Thursday, December 2, 2010


If you ask the Arizona Court of Appeals, parents may be liable for harm caused when their kid crashes the family car, even when the kid drives without permission.  The reasoning lies in the case of Young v. Beck.  That case is currently on review at the AZ Supreme Court.  Therefore, parents with driving children may want to watch this case carefully. 

The facts giving rise to Young v. Beck are typical of many households with teenagers.   Jason Beck, 17, was joy riding with his friends in a car provided by his parents.  On his way home, Jason crashed into Young who received serious injuries. However, the rub here is that the Becks told Jason that he could no longer have friends in the car because of a previous accident. He was only to drive the car to school, church, or work. Therefore, Jason did not have permission to joy ride as he did on the day of the accident.   

So, why are his parents liable?  Arizona follows what’s called “The Family Purpose Doctrine.”  The Family Purpose Doctrine simply says that a parent who “furnishes an automobile for the pleasure and convenience of the members of his[/her] family makes the use of the machine . . . [the parents'] affair or business, and that any member of the family driving the machine with the [parents’] consent, either express or implied, is the [parents’] agent.” See, Benton v. Regeser.  In other words, if you let your kid drive the family car, you are responsible if the kid crashes the car.

In Young v. Beck, the Becks argued at trial that Jason did not have express permission to use the car for driving his friends. Therefore, the Becks argued they should not be liable under the Family Purpose Doctrine. The Court, however, reasoned that the Becks gave Jason implied consent to drive the car for family purposes because Jason had permission to drive the car for many other purposes.

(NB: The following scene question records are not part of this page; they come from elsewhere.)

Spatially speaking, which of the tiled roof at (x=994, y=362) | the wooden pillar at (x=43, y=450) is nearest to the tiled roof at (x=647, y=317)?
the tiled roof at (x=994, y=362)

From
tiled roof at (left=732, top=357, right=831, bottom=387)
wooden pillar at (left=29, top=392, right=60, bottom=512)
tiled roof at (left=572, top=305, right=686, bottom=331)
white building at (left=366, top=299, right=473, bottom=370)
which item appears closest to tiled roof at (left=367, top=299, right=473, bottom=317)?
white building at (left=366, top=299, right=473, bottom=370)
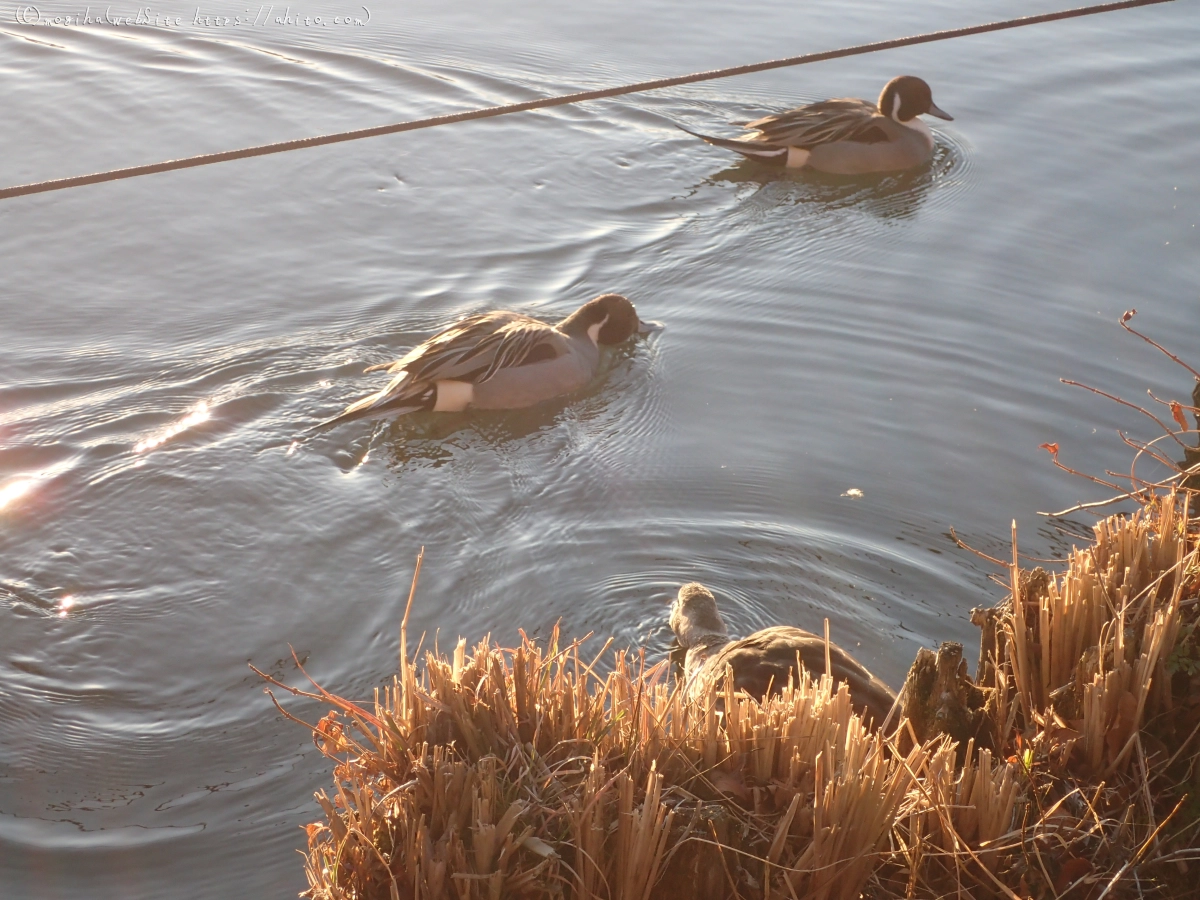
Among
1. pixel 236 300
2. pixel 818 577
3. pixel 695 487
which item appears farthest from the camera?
pixel 236 300

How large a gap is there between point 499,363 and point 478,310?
1088mm

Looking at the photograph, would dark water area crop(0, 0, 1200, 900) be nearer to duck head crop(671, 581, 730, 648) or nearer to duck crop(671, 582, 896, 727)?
duck head crop(671, 581, 730, 648)

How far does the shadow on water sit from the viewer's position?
35.0ft

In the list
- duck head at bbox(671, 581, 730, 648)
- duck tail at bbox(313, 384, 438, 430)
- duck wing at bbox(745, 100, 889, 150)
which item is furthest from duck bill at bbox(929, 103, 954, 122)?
duck head at bbox(671, 581, 730, 648)

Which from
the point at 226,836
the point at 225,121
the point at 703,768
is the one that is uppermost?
the point at 225,121

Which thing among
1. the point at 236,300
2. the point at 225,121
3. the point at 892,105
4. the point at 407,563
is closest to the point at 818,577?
the point at 407,563

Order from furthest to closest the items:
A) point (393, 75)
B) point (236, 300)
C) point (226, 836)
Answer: point (393, 75) < point (236, 300) < point (226, 836)

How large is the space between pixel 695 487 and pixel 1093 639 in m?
3.30

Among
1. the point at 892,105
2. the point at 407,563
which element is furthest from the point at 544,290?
the point at 892,105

So, what’s the moral of the story? If you have an accident prone child, take away the car keys and deny him or her the right to drive your car. Therefore, when he or she crashes the car and subjects you to liability, you’ll have an excuse at Court why your disobedient child should be the only person responsible for the damage. But, that’s easier said than done.  Your other choice is to carry a huge insurance policy.